Could you share the code you used to save the PyTorch model and convert it into ONNX and how you loaded it into ONNXRuntime? Also, request you to also share the versions of relevant libraries. Want to debug which part is causing the error in my case. Thank you!

guoday commented 2 years ago

We are not familiar with ONNX. However, I am not sure whether you have used GPU. In beam search, the model uses GPU by default. If you use CPU, it will encounter error.

guoday commented 2 years ago

https://github.com/microsoft/CodeXGLUE/blob/28c836ae3c3f8e614805ac735809c3498f167883/Code-Text/code-to-text/code/model.py#L77 and https://github.com/microsoft/CodeXGLUE/blob/28c836ae3c3f8e614805ac735809c3498f167883/Code-Text/code-to-text/code/model.py#L110 will require GPU.

WarningRan commented 2 years ago

I try to reproduce the error you mentioned. But it seems I load the model model.onnx.zip in ONNXRuntime successfully and don't encounter any errors in my server.

Thank you so much for your quick reply. So would you mind telling me how to generate the model in the ONNX format you attached? And I am confused about which type of dummy input I should choose to apply. Would you mind giving me some hints for that?

guoday commented 2 years ago

Follow here on GPU machine. I don't know what ONNX is. I just follow here to reproduce error but nothing happens.

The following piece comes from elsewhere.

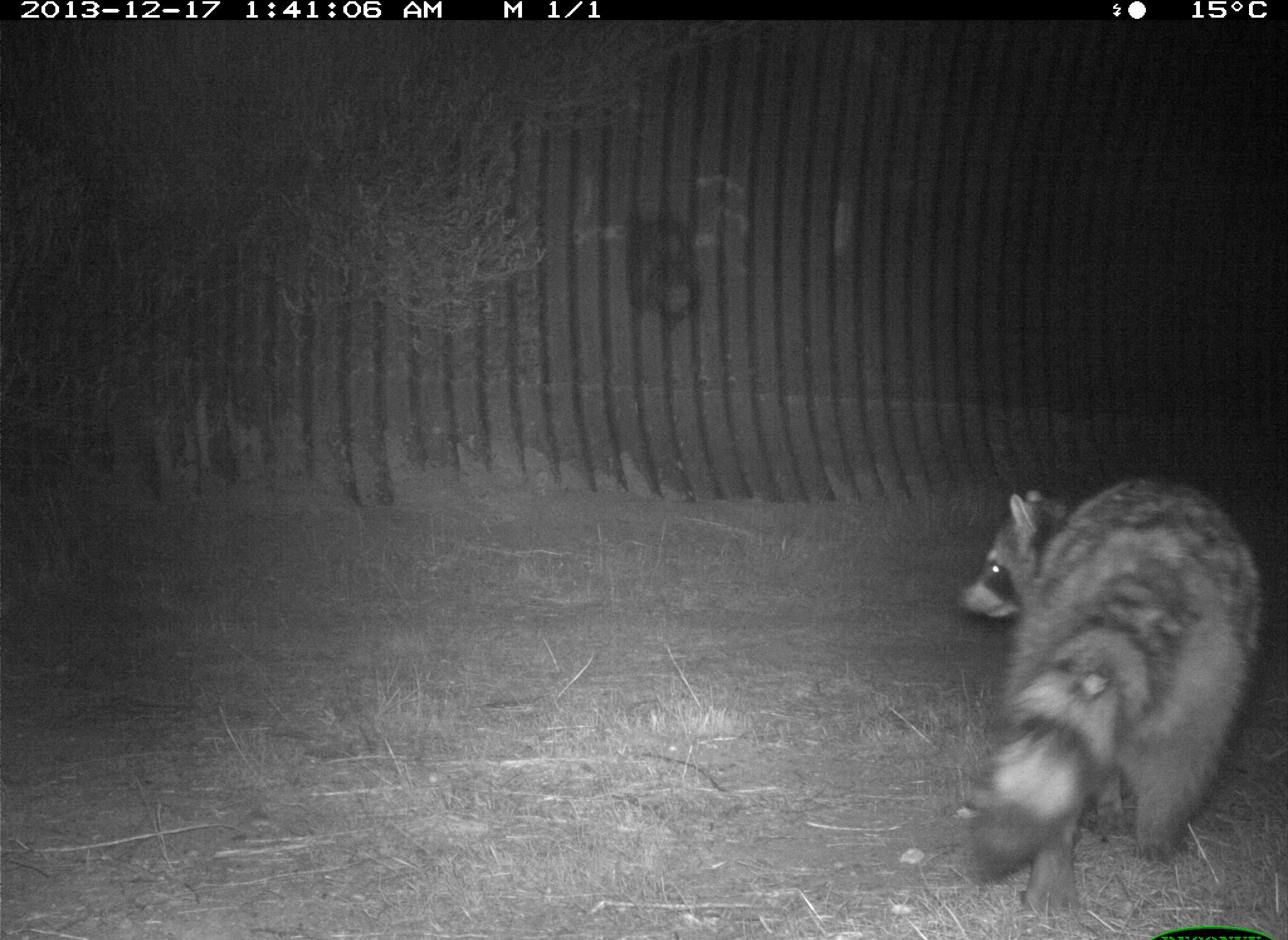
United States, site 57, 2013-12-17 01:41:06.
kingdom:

WarningRan commented 2 years ago

Thank you for your quick reply. By the way, what shape and types of input does the code-to-text model accept? Is [source_ids, source_mask] (from run.py) good to be the input?

guoday commented 2 years ago

source_ids and source_mask. Their shapes are [batch_size, max_length] and types are torch.long

WarningRan commented 2 years ago

Thank you so much for the clarification!